Principal créancier de Caracas, la Chine s'est elle aussi dite « opposée » à ces sanctions qui « vont mener à une détérioration dans la vie de la population au Venezuela ».

Nicolas Maduro reste aussi soutenu par la Corée du Nord, la Turquie et Cuba.

En Europe, six pays (Espagne, France, Allemagne, Royaume-Uni, Portugal, Pays-Bas) ont donné jusqu'à dimanche au président socialiste pour convoquer des élections, faute de quoi ils reconnaîtront son adversaire.

Signe de la tension croissante, le Groupe de Lima, créé en 2017 pour contribuer à une solution pacifique de la crise au Venezuela, a tenu à faire savoir qu'il est contre toute intervention militaire pour renverser le président Maduro.

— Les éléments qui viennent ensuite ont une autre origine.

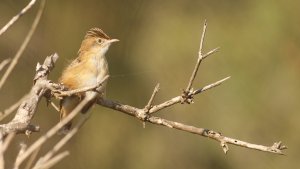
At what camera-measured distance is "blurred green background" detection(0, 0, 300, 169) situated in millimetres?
11625

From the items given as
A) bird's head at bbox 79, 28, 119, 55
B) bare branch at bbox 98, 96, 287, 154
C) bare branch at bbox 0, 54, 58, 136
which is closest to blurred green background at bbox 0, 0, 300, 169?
bird's head at bbox 79, 28, 119, 55

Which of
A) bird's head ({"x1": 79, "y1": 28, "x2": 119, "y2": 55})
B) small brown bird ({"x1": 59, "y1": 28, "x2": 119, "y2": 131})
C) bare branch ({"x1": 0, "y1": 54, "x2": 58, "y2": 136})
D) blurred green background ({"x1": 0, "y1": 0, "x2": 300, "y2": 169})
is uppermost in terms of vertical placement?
blurred green background ({"x1": 0, "y1": 0, "x2": 300, "y2": 169})

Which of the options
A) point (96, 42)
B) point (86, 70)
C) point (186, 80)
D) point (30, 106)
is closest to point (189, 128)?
point (30, 106)

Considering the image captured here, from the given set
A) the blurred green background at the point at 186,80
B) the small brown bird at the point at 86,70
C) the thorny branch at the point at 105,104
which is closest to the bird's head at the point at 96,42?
the small brown bird at the point at 86,70

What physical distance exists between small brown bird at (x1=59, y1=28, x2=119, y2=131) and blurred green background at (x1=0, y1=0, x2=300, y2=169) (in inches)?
220

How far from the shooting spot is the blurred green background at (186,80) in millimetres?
11625

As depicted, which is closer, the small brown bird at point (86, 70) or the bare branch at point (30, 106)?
the bare branch at point (30, 106)

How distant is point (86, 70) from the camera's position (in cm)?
515

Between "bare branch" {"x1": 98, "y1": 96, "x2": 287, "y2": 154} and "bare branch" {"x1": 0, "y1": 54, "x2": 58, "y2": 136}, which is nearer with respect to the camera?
"bare branch" {"x1": 0, "y1": 54, "x2": 58, "y2": 136}

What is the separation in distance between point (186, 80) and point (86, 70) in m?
7.43

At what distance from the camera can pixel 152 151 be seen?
41.1 ft

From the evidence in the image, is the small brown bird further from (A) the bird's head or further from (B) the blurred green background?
(B) the blurred green background

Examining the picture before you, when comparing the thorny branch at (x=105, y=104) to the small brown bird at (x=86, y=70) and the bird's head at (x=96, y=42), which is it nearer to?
the small brown bird at (x=86, y=70)

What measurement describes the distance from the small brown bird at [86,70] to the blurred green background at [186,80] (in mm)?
5587
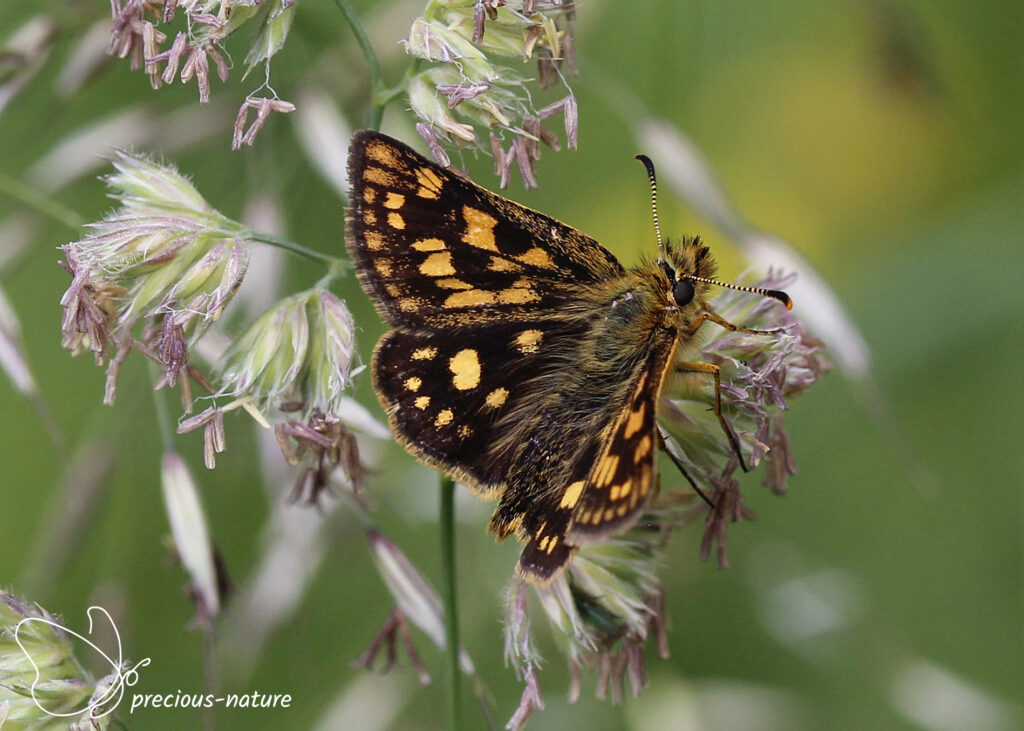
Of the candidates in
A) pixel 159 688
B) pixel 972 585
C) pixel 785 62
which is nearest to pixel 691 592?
pixel 972 585

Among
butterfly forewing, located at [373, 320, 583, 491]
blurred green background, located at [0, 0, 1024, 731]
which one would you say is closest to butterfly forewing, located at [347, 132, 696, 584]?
butterfly forewing, located at [373, 320, 583, 491]

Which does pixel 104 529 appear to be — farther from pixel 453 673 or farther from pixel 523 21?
pixel 523 21

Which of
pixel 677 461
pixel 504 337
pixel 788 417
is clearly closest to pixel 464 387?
pixel 504 337

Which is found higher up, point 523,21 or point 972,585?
point 523,21

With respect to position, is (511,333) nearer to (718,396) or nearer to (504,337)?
(504,337)

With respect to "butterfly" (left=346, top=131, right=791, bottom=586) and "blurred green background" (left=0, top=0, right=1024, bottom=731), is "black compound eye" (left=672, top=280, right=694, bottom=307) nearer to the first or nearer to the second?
"butterfly" (left=346, top=131, right=791, bottom=586)

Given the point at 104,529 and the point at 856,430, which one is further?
the point at 856,430

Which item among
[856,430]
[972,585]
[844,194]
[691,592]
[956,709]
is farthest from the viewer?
[844,194]

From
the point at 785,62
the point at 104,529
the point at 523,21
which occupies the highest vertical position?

« En tant que Groupe de Lima, nous avons dit que nous ne soutenons aucune intervention militaire au Venezuela », a déclaré à la presse le ministre péruvien des Affaires étrangères, Nestor Popolizio.

Cette prise de position intervient alors que que les États-Unis ont déclaré à plusieurs reprises que « toutes les options sont sur la table ».

Les manifestations d'opposants ont fait plus de 40 morts en une semaine, a affirmé l'ONU.

« Le sang qui peut couler au Venezuela sera sur vos mains, Donald Trump », a averti Nicolas Maduro.

« Confrontation entre frères »

Inflexible, le dirigeant socialiste rejette l'ultimatum des Européens et accuse les États-Unis d'orchestrer un coup d'État. « L'opposition doit ignorer les appels de l'Empire (les États-Unis, NDLR) qui visent à la confrontation entre frères », a-t-il tweeté mardi.

Mais Juan Guaido, qui a reconnu avoir « discuté avec le président » Trump, continue d'avancer : le Parlement a déjà nommé des « représentants diplomatiques », ambassadeurs et chargés d'affaires, dans une dizaine de pays l'ayant reconnu.  

A Washington, la secrétaire d'État adjoint chargée des Amériques, Kimberly Breier, a rencontré l'opposant vénézuélien Carlos Vecchio, nommé par Juan Guaido nouveau chargé d'affaires aux États-Unis, afin de « discuter des prochaines étapes pour soutenir la transition démocratique au Venezuela ».

Un deuxième angle d'attaque de l'opposition et de Washington est l'armée, l'autre pilier qui maintient au pouvoir le chef de l'État depuis 2013.

John Bolton a exhorté l'armée à accepter une transition « pacifique, démocratique et constitutionnelle » du pouvoir. Et Juan Guaido a offert l'amnistie aux fonctionnaires civils et aux militaires qui accepteraient de le soutenir.